:: Source passage

Print FastCDC rolling hash chunks and checksums.

positional arguments:
path path to compute chunksums

optional arguments:
-h, --help show this help message and exit
-n ALG_NAME, --alg-name ALG_NAME
chunksum algorithm name.
-f CHUNKSUMS_FILE, --chunksums-file CHUNKSUMS_FILE
chunksum file path, `-' for standard output.
-i INCR_FILE, --incr-file INCR_FILE
incremental updates file path
-m, --multi-process same number of multi-processes as cpu

alg-name:
Format "fc[k|m|g][0-9][sha2|blake2b|blake2s][32]".

For example, "fck4sha2", means using FastCDC("fc") with an
average chunk size of 2**8=256KB("k8") and using sha256("sha2")
to calculate the checksum.

"fcm4blake2b32" means using FastCDC with an average chunk size
of 2**4=16MB("m4") and using "blake2b" to calculate and output
a checksum of length "32" bytes(save storage).

::::
:: Supplied data

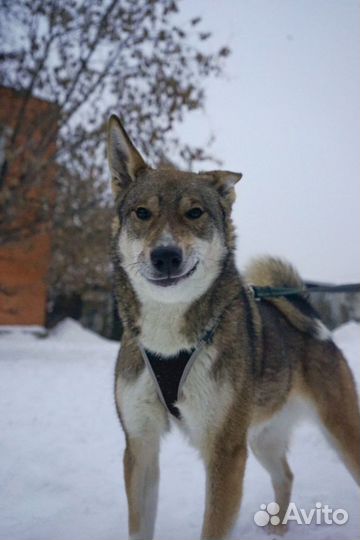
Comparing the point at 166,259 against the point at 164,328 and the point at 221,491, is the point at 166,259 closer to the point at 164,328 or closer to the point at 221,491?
the point at 164,328

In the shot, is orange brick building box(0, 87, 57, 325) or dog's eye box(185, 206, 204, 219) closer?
dog's eye box(185, 206, 204, 219)

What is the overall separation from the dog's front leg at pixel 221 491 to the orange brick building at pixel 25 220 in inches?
309

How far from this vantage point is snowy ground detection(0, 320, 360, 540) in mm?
2788

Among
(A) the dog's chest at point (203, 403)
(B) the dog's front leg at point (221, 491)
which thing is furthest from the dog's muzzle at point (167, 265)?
(B) the dog's front leg at point (221, 491)

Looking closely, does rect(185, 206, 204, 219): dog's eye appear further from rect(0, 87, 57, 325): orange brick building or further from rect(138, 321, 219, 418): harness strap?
rect(0, 87, 57, 325): orange brick building

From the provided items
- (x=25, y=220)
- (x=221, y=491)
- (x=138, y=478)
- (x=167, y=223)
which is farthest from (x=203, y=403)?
(x=25, y=220)

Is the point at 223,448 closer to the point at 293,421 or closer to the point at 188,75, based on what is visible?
the point at 293,421

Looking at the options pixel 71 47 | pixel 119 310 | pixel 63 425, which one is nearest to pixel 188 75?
pixel 71 47

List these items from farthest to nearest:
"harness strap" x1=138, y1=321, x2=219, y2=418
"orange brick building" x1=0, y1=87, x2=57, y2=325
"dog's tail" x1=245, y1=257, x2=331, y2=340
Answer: "orange brick building" x1=0, y1=87, x2=57, y2=325
"dog's tail" x1=245, y1=257, x2=331, y2=340
"harness strap" x1=138, y1=321, x2=219, y2=418

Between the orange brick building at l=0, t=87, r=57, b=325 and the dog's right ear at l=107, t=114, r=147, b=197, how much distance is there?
22.1ft

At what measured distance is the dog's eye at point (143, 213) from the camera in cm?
255

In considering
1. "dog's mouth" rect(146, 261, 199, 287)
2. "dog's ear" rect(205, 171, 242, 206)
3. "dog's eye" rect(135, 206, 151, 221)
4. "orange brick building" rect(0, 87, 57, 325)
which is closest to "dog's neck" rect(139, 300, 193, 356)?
"dog's mouth" rect(146, 261, 199, 287)

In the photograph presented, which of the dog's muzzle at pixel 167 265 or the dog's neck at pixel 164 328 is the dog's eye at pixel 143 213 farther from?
the dog's neck at pixel 164 328

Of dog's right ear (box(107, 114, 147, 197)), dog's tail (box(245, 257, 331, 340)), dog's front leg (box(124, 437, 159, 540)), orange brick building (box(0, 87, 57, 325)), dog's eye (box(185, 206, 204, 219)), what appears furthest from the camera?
orange brick building (box(0, 87, 57, 325))
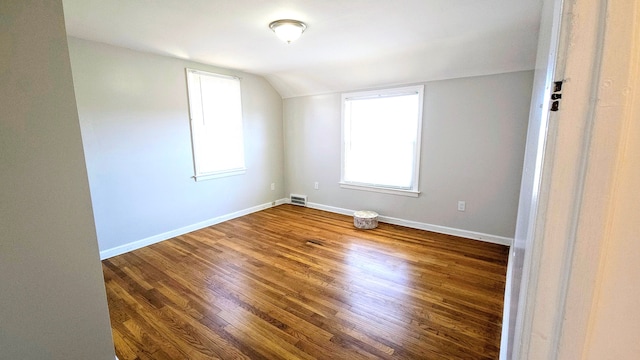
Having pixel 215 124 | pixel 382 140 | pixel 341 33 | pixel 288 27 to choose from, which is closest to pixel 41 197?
pixel 288 27

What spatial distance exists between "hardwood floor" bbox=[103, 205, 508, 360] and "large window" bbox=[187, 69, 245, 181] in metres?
1.06

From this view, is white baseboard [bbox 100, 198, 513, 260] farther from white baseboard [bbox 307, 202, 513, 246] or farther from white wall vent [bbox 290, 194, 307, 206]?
white wall vent [bbox 290, 194, 307, 206]

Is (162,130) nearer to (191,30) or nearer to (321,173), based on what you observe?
(191,30)

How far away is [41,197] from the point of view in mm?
1198

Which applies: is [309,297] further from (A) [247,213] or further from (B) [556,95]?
(A) [247,213]

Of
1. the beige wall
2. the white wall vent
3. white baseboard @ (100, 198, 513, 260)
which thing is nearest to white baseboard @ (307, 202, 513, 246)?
white baseboard @ (100, 198, 513, 260)

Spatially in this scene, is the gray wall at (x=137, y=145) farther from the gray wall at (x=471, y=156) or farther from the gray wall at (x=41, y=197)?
the gray wall at (x=471, y=156)

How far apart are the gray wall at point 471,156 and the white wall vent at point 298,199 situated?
114 cm

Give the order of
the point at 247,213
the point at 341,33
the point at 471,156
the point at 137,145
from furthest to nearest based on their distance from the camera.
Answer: the point at 247,213
the point at 471,156
the point at 137,145
the point at 341,33

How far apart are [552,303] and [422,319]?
5.82 feet

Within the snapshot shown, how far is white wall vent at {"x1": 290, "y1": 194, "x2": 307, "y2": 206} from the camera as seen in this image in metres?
4.96

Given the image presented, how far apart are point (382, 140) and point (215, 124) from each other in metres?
2.40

::::

Problems and tasks
**1.** Filter the entries down to the lines that contain the word "items", and copy each of those lines.
**2.** Take the chunksum command help text further, starting after its last line.

Expected results
**1.**
From the provided items
List these items from farthest to nearest:

**2.**
For large files, you may using large chunk size, such as "m4",
to reduce the number of chunks.

(default: fck4sha2)

chunksums-file and incr-file:
You can specify the previous chunksums file if you want to
resume a previous check, or if you want to find the incremental
updates (new files) of the directory.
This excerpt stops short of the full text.